■ **Sunulan Alıntı**
((
4-Türkiye’nin AB’ne üye olması, AB devletlerine ve halklarına ekstra bir avantaj sağlamıyor. Türkiye’den elde edeceği ekonomik avantajlarını da Gümrük Birliği Anlaşması ile elde etmiş durumda. O halde AB yukarıda belirtilen dezavantajlara rağmen Türkiye’yi niçin üyeliğe kabul etsin!

Buna rağmen AB, Türkiye’den vazgeçmez. Türkiye’nin startejik önemini göz ardı etmez. Aynı zamanda Türkiye’yi Orta Asya ilişkilerinde bir atlama tahtası olarak gördüğü gibi Orta-Doğu’dan gelecek muhtemel İslâmi tehdide karşı da tampon bölge olarak görmektedir. Bunun için Türkiye ile özel ilişki stratejisini sürdürecektir.

- T.C.-ABD ilişkileri

Avrupa Birliğinden olumsuz cevap aldıktan sonra ABD’ye giden T.C. Başbakanı Mesut Yılmaz ABD Devletbaşkanı Clinton’u ziyareti esnasında Clinton ona “Her sabah haritaya baktığımda Türkiye’nin öneminin büyüklüğünü görüyorum” demiş. Eski ABD Devletbaşkanı danışmanlarından ve devlet adamlarından Brezinski de son çıkan kitabında, “Avrasya’ya hakim olan dünyaya hakim olur”, “Bu bağlamda ABD açısından Türkiye’nin önemi büyüktür” demektedir.
))
■ **Sağlanan Bilgiler**
((
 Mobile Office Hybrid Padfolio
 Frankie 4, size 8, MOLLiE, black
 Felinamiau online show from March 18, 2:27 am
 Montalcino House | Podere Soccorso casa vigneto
))
■ **Çalışma Maddesi 1**
Türkiye'nin dış ilişkilerine dair metne göre AB, Türkiye'yi Orta-Doğu'dan gelebilecek hangi tehdide karşı tampon bölge olarak görmektedir?
■ **Çalışma Maddesi 2**
Türkiye'nin dış ilişkilerine dair metni son cümlesinden sonra sürdürün.

■ **Alıştırma Yanıtı 1**
Orta-Doğu'dan gelecek muhtemel İslâmi tehdide karşı.

■ **Alıştırma Yanıtı 2**
Bütün bu ifadeler de gösteriyor ki, ABD Türkiye’ye büyük önem veriyor. Türkiye’deki stratejik avantajları kendi lehine kullanmak istiyor. Ancak ABD’nin bu yaklaşımı da T.C. Devleti’ni memnun etmiyor. Zira ABD’nin maslahatları ekseninde bir politika takibini kendi varlıklarını tehlikeye düşürmek olarak görüyor. ABD Türkiye’ye, bana tabi ol sana da bazı avantajlar veririm, diyor. Türkiye ise ABD’ye, tabi olmak değil karşılıklı çıkarlara dayalı ilişkiler kuralım diyor. ABD, Orta Doğu ve Orta Asya’daki hayati çıkarlarını Türkiye ile paylaşmak istemiyor. Türkiye’yi tabi olmaya zorluyor. Dış savaş baskıları, ekonomik baskılar, içerde bazı odaklar vasıtası ile iç savaşlar çıkartmak tehdidi ile sıkıştırıyor. Şu ana kadar T.C.-ABD ilişkilerinde bu bağlamda çok ciddi bir değişiklik gözükmüyor.

- T.C.-İsrail İlişkileri.

Askeri, Ekonomik ve İstihbarat işbirliği boyutlarında devam ediyor. Şu durumda bunu devam ettirmeye kendilerini mahkum görüyorlar. Ortadoğu’da İngiltere’nin güdümündeki oluşturulmak istenen Türkiye-İsrail-Ürdün ekseni iyice yerleşmeye başladı. Son Türkiye-İsrail-ABD Deniz Tatbikatına Ürdün de katıldı. ABD’nin bu tatbikattaki varlığı kerhen idi. Yani Akdeniz’de varlığını hissettirmek ve imajını korumak maksatlı idi, yoksa bu eksende var olduğu için değil...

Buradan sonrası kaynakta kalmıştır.